# Hyderabad or Bangalore Opportunity for US Lawyer



## craine55 (Aug 9, 2013)

Hello everyone, 

I am currently a law student here in the US and will be finishing my degree in May of 2015. I have experience in criminal and tax law so far, working in the State prosecutors office while in school dealing with fraud primarily, and will be with the IRS. 

My intentions are to settle permanently in India after I finish my degree and am looking to create the necessary contacts and/or opportunities I can take over next summer to help me line up a job before I settle there. I am looking in Hyderabad or Bangalore, but would be open to other areas, depending on the opportunity. I am aware foreign lawyers cannot "practice law" in India, but law degrees provide a wide range of career ventures, so I am not particularly only looking for a position for a lawyer.

**Challenges**
1. In the forum post about seeking work in Hyderabad or Bangalore, when will the writer finish the law degree?
2. Please extend the forum post about seeking work in Hyderabad or Bangalore, starting after its last sentence.

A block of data
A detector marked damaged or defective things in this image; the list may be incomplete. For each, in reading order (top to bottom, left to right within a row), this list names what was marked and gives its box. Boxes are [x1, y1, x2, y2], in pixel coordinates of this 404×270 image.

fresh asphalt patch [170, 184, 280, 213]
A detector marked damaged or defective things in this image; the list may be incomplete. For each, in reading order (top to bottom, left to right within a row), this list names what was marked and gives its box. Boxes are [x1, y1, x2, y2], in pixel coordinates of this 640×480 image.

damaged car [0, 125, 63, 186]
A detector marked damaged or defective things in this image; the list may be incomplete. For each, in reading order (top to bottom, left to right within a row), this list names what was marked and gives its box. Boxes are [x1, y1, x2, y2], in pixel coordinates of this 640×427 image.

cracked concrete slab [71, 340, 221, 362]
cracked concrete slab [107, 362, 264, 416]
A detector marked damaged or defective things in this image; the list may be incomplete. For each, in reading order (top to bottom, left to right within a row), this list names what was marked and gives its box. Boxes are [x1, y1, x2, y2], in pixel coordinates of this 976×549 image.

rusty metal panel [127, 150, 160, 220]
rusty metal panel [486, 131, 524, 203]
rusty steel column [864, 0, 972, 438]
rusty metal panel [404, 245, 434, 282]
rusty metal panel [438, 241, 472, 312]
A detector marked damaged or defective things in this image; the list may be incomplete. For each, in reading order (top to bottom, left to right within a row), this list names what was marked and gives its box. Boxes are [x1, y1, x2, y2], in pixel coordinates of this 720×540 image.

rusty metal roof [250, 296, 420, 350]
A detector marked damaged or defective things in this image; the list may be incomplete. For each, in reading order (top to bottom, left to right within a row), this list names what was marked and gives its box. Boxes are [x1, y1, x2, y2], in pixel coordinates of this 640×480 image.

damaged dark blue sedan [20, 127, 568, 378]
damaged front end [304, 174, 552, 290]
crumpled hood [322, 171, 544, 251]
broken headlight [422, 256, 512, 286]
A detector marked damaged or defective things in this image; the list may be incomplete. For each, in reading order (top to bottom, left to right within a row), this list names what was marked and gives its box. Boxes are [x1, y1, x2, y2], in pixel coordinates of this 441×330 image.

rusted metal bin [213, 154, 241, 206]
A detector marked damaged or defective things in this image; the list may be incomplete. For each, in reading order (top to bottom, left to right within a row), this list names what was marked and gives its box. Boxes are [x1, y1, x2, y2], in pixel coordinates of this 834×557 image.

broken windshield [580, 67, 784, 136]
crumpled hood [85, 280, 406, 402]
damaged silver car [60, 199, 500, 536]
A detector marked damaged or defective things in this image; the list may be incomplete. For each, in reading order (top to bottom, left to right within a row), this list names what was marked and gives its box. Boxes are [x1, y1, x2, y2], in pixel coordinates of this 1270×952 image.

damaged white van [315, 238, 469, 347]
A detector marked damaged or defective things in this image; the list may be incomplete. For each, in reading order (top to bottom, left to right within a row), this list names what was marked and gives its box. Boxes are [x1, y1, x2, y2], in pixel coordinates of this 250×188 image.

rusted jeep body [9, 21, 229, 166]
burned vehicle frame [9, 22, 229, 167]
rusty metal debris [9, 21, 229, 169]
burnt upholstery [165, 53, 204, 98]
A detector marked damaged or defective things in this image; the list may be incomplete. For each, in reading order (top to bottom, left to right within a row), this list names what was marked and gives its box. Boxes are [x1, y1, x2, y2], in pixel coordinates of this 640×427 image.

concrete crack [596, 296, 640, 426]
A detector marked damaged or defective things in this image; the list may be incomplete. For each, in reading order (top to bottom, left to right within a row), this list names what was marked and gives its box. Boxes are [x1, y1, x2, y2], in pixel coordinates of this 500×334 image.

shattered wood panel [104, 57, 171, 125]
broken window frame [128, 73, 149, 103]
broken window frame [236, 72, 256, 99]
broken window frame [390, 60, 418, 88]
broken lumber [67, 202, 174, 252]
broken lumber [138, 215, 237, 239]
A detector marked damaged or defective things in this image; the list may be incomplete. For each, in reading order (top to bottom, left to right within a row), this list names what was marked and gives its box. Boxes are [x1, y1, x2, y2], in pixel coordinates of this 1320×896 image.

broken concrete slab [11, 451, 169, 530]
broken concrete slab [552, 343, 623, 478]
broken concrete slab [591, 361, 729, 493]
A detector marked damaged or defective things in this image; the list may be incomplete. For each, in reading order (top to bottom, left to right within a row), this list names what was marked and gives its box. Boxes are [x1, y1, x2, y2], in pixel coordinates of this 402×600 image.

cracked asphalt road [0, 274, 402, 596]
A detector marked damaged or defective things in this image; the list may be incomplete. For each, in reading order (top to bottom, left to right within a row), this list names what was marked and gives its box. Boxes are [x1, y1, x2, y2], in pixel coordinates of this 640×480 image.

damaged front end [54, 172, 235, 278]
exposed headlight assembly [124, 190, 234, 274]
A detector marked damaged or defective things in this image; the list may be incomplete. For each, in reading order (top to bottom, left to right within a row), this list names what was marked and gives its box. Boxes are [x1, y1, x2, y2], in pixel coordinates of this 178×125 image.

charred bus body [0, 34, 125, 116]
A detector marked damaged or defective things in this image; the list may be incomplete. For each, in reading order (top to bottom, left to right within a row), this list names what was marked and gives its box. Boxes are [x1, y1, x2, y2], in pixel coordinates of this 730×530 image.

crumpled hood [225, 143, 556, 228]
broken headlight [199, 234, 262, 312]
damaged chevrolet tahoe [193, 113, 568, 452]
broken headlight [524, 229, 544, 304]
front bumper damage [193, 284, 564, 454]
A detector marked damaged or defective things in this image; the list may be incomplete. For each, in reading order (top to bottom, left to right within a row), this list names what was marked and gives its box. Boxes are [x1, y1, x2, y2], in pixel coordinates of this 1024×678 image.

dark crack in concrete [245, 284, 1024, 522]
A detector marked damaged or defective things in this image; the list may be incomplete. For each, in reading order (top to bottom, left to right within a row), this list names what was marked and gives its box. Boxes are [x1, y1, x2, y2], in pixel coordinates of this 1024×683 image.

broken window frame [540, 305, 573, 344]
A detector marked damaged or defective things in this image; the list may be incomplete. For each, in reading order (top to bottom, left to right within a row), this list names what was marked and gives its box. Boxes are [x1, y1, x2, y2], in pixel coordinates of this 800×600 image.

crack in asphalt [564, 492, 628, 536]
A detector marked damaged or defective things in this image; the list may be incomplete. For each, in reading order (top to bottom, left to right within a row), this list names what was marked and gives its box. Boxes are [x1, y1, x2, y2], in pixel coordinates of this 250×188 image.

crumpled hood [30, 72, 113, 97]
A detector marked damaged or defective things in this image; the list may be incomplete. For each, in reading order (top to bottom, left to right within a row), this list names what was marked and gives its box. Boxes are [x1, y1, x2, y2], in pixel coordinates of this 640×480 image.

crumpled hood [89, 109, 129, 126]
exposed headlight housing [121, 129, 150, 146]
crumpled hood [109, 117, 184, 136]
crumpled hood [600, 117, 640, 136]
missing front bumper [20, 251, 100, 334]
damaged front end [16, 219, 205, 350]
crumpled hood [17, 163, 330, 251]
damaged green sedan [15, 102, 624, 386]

**In response**
1. In May of 2015.

2.
I realize it will be some time before I finish up my law degree, but these days it takes some time to get a decent position anywhere and I will be able to work temporarily with a company before I come permanently over my breaks. That is my plan anyway. I will be in India in December/January coming up and will also be there next summer for a few months. If anyone has any suggestions, information, or knows of companies that hire US citizens with law degrees or in similar brackets, I would greatly appreciate the help. Please contact me directly for more details, questions, etc. 

Thank you!

Chelsea


----------



## banni (Jan 16, 2013)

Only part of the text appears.